Recorded data:
====
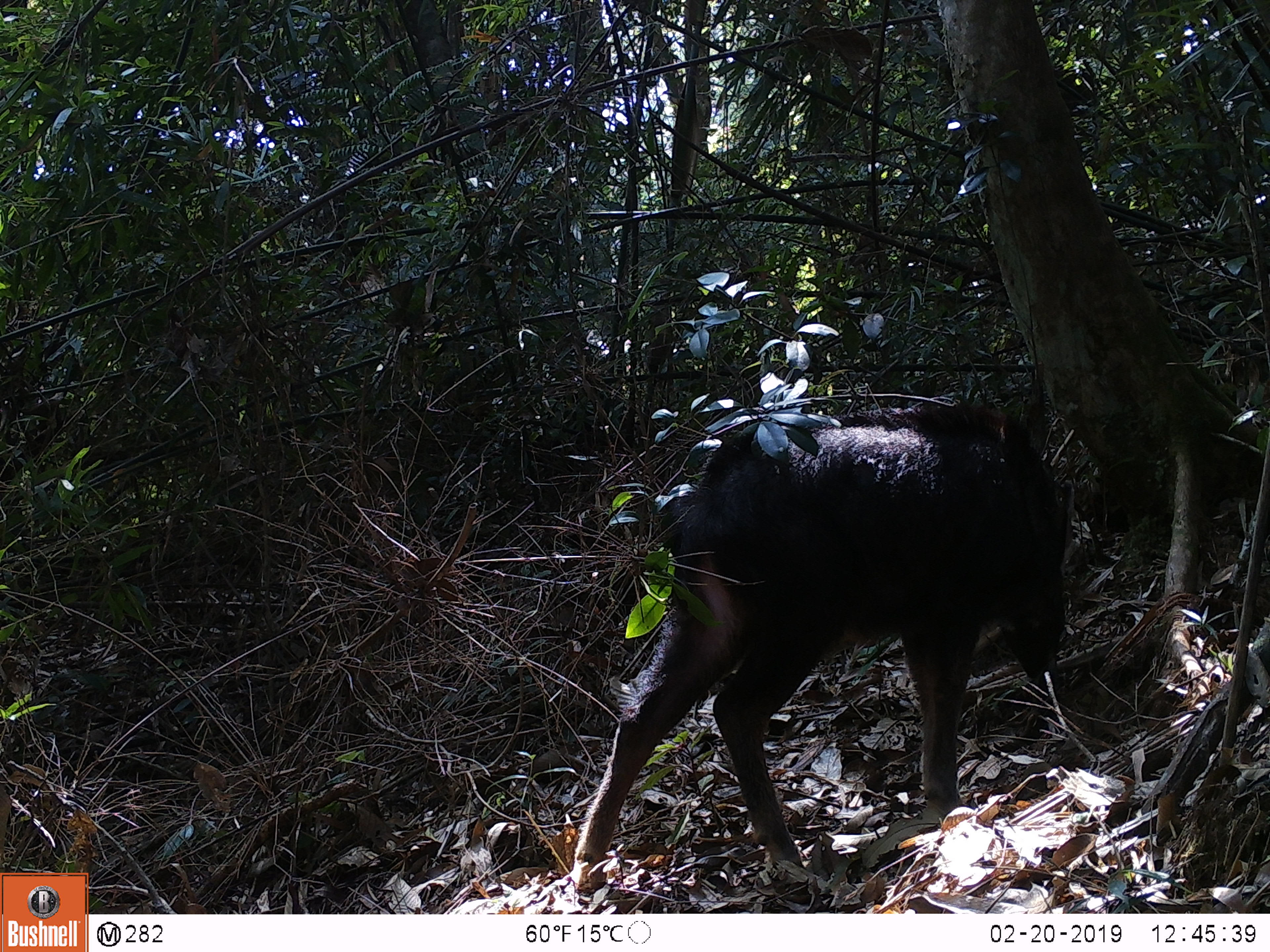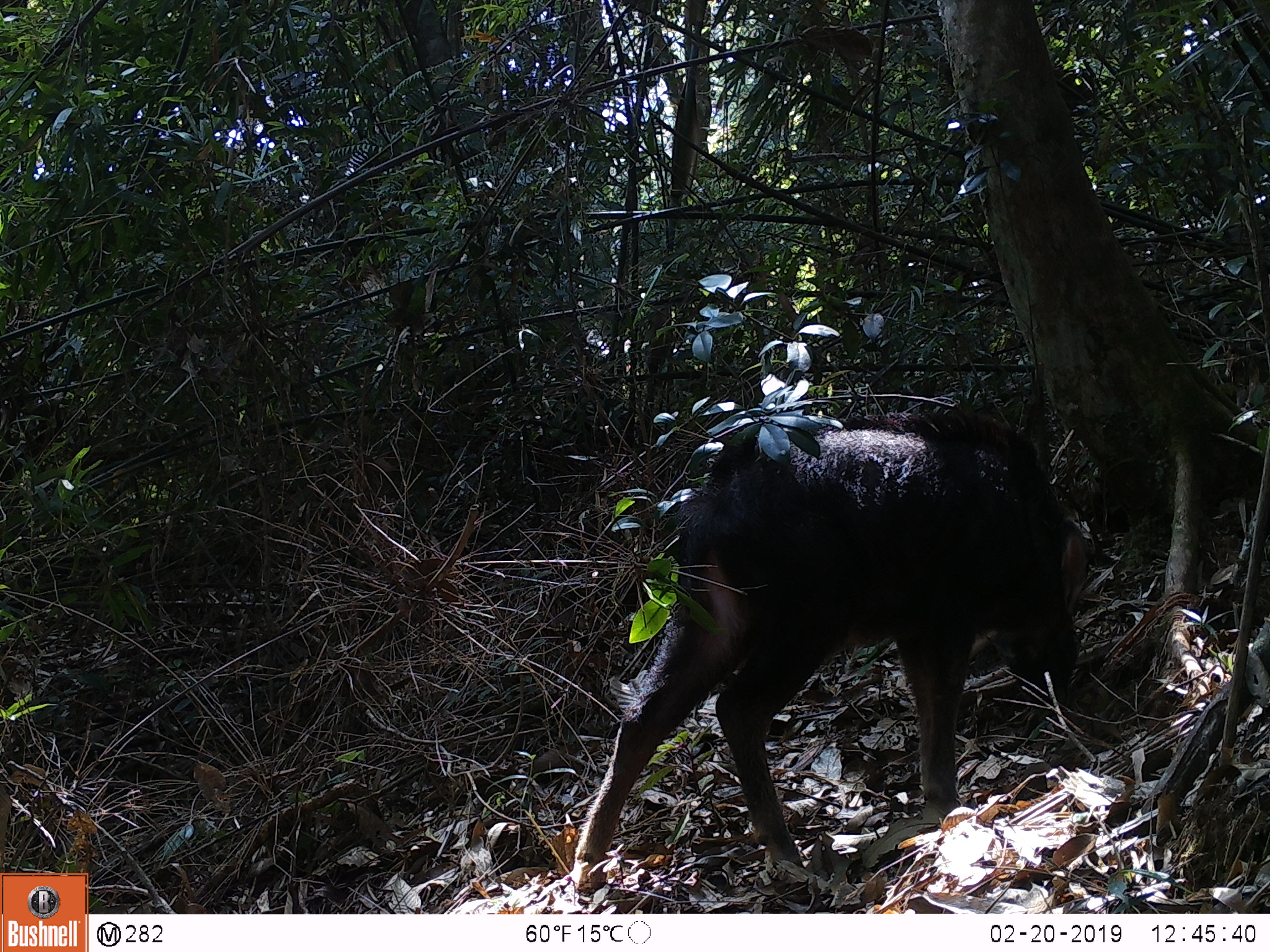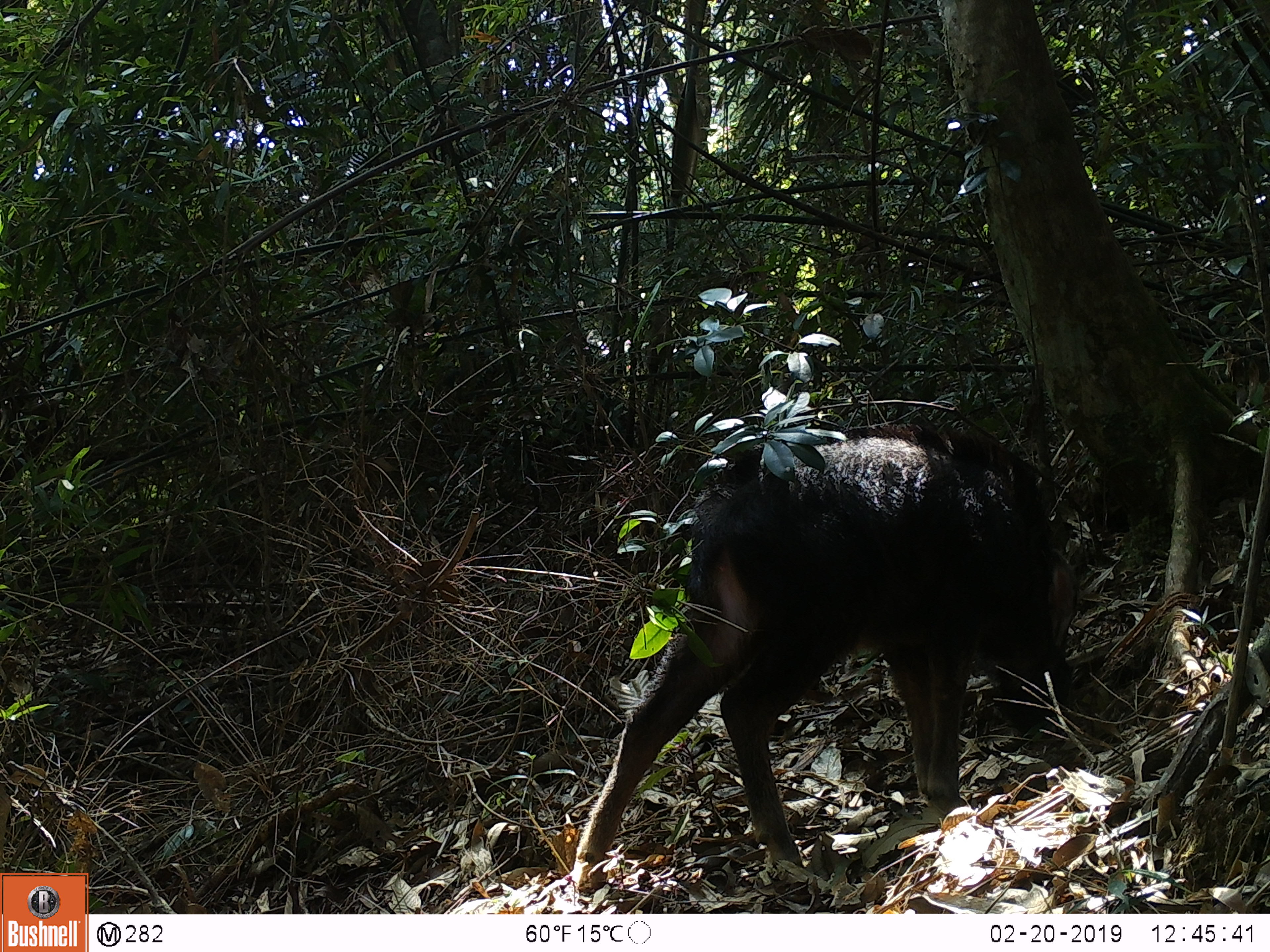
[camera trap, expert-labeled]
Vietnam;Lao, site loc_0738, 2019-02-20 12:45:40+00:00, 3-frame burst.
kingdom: Animalia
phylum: Chordata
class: Mammalia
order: Artiodactyla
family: Bovidae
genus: Capricornis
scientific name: Capricornis sumatraensis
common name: chinese serow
Chinese serow (Capricornis sumatraensis). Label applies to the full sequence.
====
Task details: Exactly and only the lines from the one containing "phylum: Chordata" through the end of the material are to be reproduced, both ends included.

Result below:
phylum: Chordata
class: Mammalia
order: Artiodactyla
family: Bovidae
genus: Capricornis
scientific name: Capricornis sumatraensis
common name: chinese serow
Chinese serow (Capricornis sumatraensis). Label applies to the full sequence.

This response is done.